Excerpts from a spatial dataset:
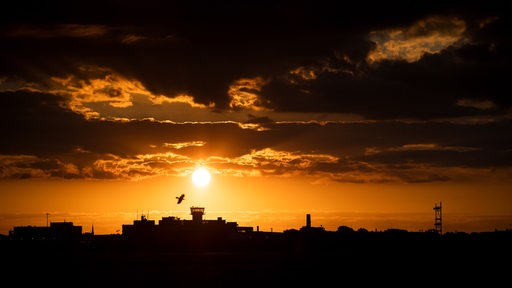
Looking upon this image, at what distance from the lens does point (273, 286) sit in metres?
93.1

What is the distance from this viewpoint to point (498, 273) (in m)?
111

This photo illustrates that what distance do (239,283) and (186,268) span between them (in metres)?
31.2

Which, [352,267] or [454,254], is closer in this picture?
[352,267]

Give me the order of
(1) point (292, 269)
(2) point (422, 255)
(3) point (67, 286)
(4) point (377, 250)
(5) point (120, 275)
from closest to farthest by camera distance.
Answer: (3) point (67, 286) < (5) point (120, 275) < (1) point (292, 269) < (2) point (422, 255) < (4) point (377, 250)

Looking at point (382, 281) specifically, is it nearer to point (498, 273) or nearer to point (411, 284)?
point (411, 284)

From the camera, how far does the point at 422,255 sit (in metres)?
165

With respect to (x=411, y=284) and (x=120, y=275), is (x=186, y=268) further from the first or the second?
(x=411, y=284)

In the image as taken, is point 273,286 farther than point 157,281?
No

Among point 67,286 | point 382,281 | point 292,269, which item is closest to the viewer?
point 67,286

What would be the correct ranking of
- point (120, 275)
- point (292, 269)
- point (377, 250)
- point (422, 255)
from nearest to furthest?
point (120, 275)
point (292, 269)
point (422, 255)
point (377, 250)

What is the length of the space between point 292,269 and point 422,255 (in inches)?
2090

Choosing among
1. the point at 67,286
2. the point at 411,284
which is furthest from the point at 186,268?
the point at 411,284

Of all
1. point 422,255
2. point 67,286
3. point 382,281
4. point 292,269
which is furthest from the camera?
point 422,255

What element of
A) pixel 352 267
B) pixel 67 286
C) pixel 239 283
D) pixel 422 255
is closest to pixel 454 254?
pixel 422 255
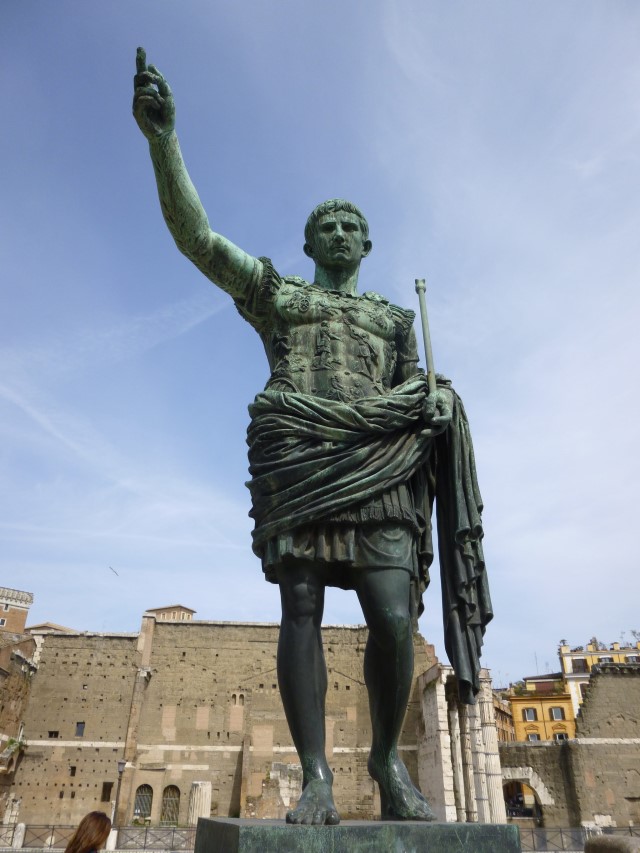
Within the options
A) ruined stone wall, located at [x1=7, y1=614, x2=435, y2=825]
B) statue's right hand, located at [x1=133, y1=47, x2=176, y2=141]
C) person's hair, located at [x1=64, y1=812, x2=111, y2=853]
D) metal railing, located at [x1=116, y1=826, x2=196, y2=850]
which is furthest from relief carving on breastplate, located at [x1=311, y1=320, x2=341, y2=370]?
ruined stone wall, located at [x1=7, y1=614, x2=435, y2=825]

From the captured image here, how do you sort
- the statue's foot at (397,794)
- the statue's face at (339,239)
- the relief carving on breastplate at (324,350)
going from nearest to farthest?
the statue's foot at (397,794) < the relief carving on breastplate at (324,350) < the statue's face at (339,239)

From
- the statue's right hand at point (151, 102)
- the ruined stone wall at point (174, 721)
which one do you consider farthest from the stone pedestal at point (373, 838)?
the ruined stone wall at point (174, 721)

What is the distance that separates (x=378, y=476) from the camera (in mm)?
2617

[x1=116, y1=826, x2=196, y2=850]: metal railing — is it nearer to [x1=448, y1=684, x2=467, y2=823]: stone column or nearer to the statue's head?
[x1=448, y1=684, x2=467, y2=823]: stone column

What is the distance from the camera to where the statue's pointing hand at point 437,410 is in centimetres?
279

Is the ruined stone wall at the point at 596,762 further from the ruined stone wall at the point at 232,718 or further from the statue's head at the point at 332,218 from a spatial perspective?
the statue's head at the point at 332,218

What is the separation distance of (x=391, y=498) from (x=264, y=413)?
0.63 m

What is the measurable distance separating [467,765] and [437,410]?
29.0 m

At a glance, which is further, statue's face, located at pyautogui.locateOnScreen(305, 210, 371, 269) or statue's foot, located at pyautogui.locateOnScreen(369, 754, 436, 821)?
statue's face, located at pyautogui.locateOnScreen(305, 210, 371, 269)

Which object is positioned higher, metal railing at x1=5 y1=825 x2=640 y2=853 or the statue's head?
the statue's head

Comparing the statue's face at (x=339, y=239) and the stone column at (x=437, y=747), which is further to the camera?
the stone column at (x=437, y=747)

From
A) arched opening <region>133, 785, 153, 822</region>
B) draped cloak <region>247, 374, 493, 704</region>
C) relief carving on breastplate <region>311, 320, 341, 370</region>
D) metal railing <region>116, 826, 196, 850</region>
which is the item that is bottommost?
metal railing <region>116, 826, 196, 850</region>

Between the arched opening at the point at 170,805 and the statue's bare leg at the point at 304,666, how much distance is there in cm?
3323

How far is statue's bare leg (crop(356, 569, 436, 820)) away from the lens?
8.20 feet
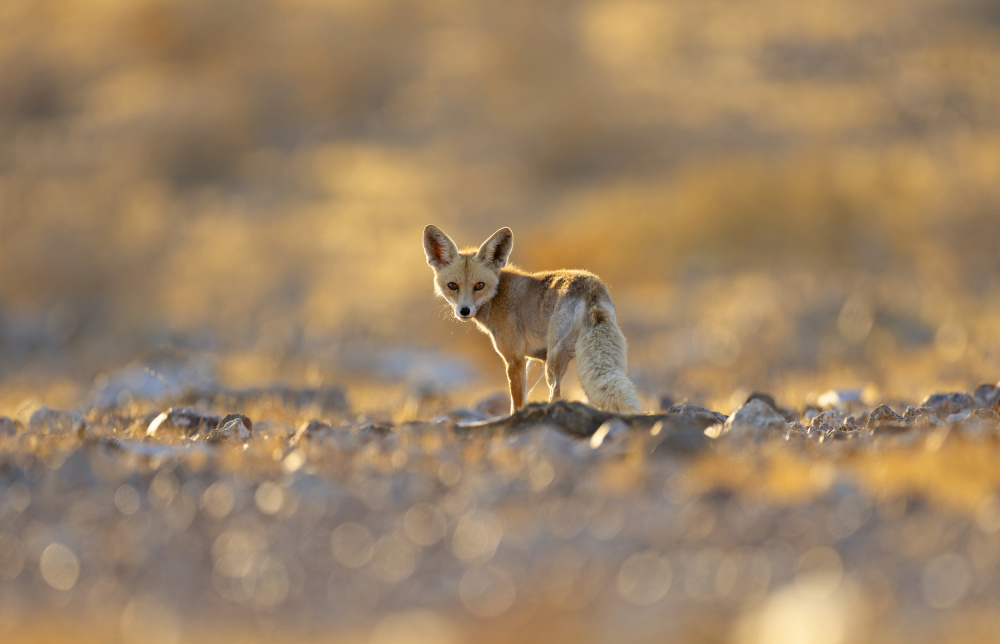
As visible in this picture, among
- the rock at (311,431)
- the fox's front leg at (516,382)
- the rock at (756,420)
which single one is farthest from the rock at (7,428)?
the rock at (756,420)

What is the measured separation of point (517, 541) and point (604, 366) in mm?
3072

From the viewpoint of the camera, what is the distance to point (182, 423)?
23.4 feet

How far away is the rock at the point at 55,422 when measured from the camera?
22.1ft

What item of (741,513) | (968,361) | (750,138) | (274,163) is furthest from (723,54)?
(741,513)

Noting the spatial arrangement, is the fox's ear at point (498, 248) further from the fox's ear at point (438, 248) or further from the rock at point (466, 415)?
the rock at point (466, 415)

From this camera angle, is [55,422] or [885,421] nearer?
[885,421]

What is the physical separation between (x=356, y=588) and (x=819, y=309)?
1659 cm

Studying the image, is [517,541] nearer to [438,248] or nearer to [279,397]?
[438,248]

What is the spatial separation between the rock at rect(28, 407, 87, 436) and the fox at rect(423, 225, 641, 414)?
10.1ft

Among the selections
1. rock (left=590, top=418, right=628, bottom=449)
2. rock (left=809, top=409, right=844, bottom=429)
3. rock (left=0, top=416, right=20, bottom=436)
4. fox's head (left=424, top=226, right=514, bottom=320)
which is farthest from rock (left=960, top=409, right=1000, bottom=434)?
rock (left=0, top=416, right=20, bottom=436)

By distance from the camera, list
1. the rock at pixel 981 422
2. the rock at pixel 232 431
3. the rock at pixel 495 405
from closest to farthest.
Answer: the rock at pixel 981 422 → the rock at pixel 232 431 → the rock at pixel 495 405

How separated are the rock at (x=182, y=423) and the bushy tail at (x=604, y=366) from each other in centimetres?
278

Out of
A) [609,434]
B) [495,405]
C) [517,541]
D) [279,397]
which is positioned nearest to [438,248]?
[495,405]

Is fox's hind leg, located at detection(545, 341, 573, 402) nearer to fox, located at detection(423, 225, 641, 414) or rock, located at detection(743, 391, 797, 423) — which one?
fox, located at detection(423, 225, 641, 414)
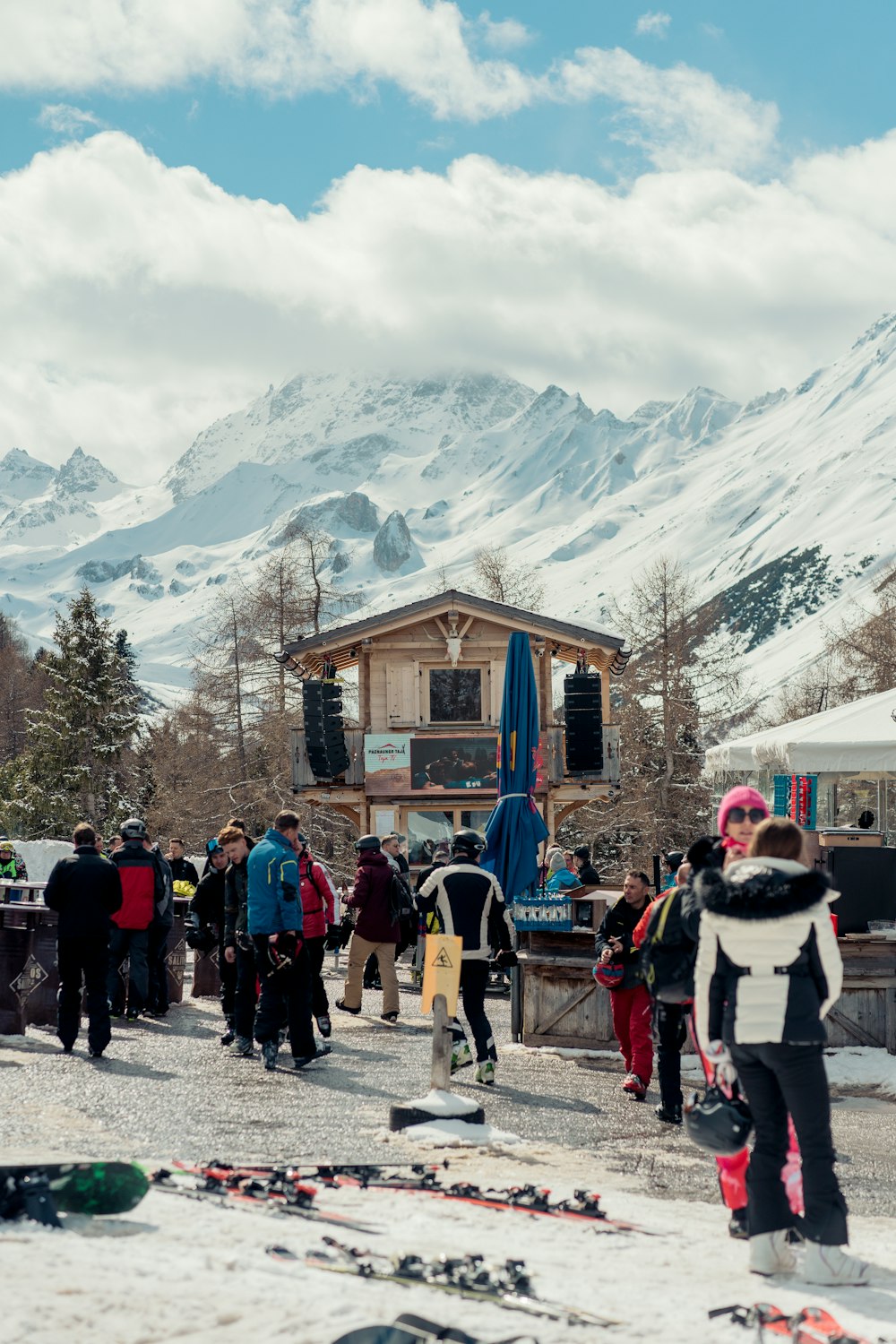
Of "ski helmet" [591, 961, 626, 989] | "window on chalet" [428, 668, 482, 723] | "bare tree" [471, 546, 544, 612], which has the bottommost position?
"ski helmet" [591, 961, 626, 989]

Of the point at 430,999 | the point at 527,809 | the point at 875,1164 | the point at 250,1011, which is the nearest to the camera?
the point at 875,1164

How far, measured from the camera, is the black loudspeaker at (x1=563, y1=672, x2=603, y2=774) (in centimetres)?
2806

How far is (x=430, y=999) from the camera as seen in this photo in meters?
8.73

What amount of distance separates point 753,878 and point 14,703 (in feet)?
225

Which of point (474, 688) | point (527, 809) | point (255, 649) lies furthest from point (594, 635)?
point (527, 809)

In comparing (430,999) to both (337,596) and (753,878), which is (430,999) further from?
(337,596)

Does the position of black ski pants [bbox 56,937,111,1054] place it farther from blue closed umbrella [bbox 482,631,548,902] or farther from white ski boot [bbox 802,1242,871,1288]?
white ski boot [bbox 802,1242,871,1288]

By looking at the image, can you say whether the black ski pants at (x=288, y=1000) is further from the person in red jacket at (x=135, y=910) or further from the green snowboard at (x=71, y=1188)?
the green snowboard at (x=71, y=1188)

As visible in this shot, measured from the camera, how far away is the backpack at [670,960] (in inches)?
232

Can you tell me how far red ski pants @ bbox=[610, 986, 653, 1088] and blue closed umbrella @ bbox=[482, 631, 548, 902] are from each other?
2.60m

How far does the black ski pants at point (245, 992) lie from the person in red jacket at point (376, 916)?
209 cm

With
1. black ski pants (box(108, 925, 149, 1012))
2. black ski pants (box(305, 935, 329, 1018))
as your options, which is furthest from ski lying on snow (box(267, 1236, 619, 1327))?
black ski pants (box(108, 925, 149, 1012))

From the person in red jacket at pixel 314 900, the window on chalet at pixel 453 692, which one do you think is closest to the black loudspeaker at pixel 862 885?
the person in red jacket at pixel 314 900

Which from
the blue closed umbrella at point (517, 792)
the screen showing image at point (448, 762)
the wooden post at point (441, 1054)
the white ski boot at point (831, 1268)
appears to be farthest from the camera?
the screen showing image at point (448, 762)
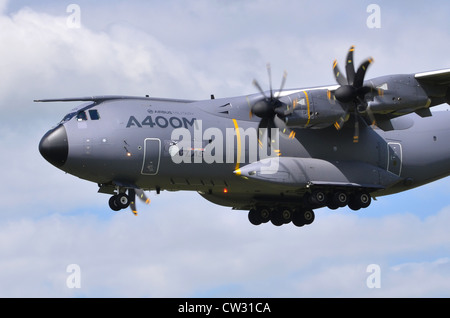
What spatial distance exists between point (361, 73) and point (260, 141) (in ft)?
→ 11.8

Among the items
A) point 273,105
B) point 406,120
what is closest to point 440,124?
point 406,120

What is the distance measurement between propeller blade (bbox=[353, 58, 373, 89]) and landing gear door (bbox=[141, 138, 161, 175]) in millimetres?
6103

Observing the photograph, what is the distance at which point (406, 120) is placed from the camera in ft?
106

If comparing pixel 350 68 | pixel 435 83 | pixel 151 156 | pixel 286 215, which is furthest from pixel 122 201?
pixel 435 83

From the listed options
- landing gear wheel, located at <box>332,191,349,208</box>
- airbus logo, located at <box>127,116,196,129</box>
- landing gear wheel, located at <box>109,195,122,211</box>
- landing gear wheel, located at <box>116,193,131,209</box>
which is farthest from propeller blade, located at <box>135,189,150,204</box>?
landing gear wheel, located at <box>332,191,349,208</box>

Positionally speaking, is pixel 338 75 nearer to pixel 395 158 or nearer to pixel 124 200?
pixel 395 158

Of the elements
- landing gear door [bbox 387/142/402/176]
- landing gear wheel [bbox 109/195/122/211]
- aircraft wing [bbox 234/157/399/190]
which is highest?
landing gear door [bbox 387/142/402/176]

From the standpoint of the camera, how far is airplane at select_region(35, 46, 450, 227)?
92.3ft

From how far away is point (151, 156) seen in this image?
28359 millimetres

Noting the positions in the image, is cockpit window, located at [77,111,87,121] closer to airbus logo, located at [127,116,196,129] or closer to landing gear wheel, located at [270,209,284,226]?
airbus logo, located at [127,116,196,129]

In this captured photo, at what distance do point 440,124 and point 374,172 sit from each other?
133 inches

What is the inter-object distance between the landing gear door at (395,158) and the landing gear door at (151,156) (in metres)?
7.87

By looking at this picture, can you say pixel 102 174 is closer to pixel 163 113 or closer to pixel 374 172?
pixel 163 113

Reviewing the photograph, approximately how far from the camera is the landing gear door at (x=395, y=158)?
3162cm
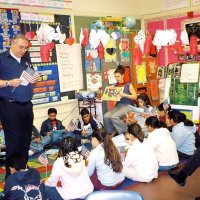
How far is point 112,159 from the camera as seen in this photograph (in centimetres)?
336

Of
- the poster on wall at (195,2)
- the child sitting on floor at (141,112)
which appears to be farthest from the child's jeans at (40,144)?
the poster on wall at (195,2)

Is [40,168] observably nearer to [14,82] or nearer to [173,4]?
[14,82]

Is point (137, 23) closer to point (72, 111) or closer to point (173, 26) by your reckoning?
point (173, 26)

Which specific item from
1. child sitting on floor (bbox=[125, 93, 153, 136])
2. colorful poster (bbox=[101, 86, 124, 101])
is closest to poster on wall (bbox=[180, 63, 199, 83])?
child sitting on floor (bbox=[125, 93, 153, 136])

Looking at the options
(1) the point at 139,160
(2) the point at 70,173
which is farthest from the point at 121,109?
(2) the point at 70,173

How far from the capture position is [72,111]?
646cm

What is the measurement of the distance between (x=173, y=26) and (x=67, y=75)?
2587mm

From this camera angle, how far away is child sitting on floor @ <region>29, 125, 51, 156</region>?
5262 mm

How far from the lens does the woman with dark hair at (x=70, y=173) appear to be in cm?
302

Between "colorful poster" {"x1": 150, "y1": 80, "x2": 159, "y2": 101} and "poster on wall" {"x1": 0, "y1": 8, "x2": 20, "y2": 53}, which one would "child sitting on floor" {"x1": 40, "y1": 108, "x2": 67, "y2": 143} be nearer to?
"poster on wall" {"x1": 0, "y1": 8, "x2": 20, "y2": 53}

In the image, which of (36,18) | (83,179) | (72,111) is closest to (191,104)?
(72,111)

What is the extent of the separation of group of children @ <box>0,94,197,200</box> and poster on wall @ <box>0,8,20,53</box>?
155cm

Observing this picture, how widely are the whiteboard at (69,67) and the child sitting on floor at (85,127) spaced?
768mm

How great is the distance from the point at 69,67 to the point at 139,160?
3075mm
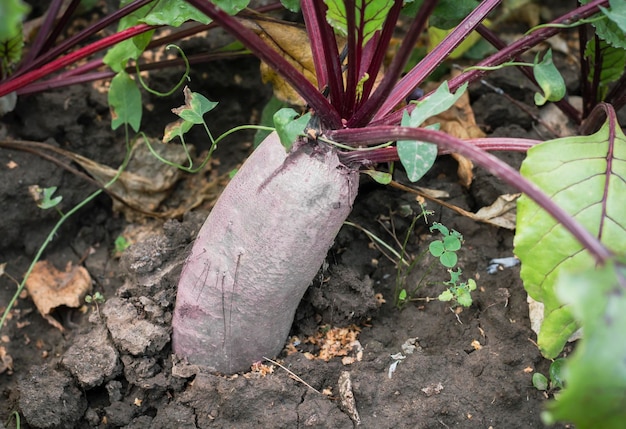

**Task requirements**
How many lines in the entries above contain the string "relief"? Case counts, so give only the number.

**Response**
4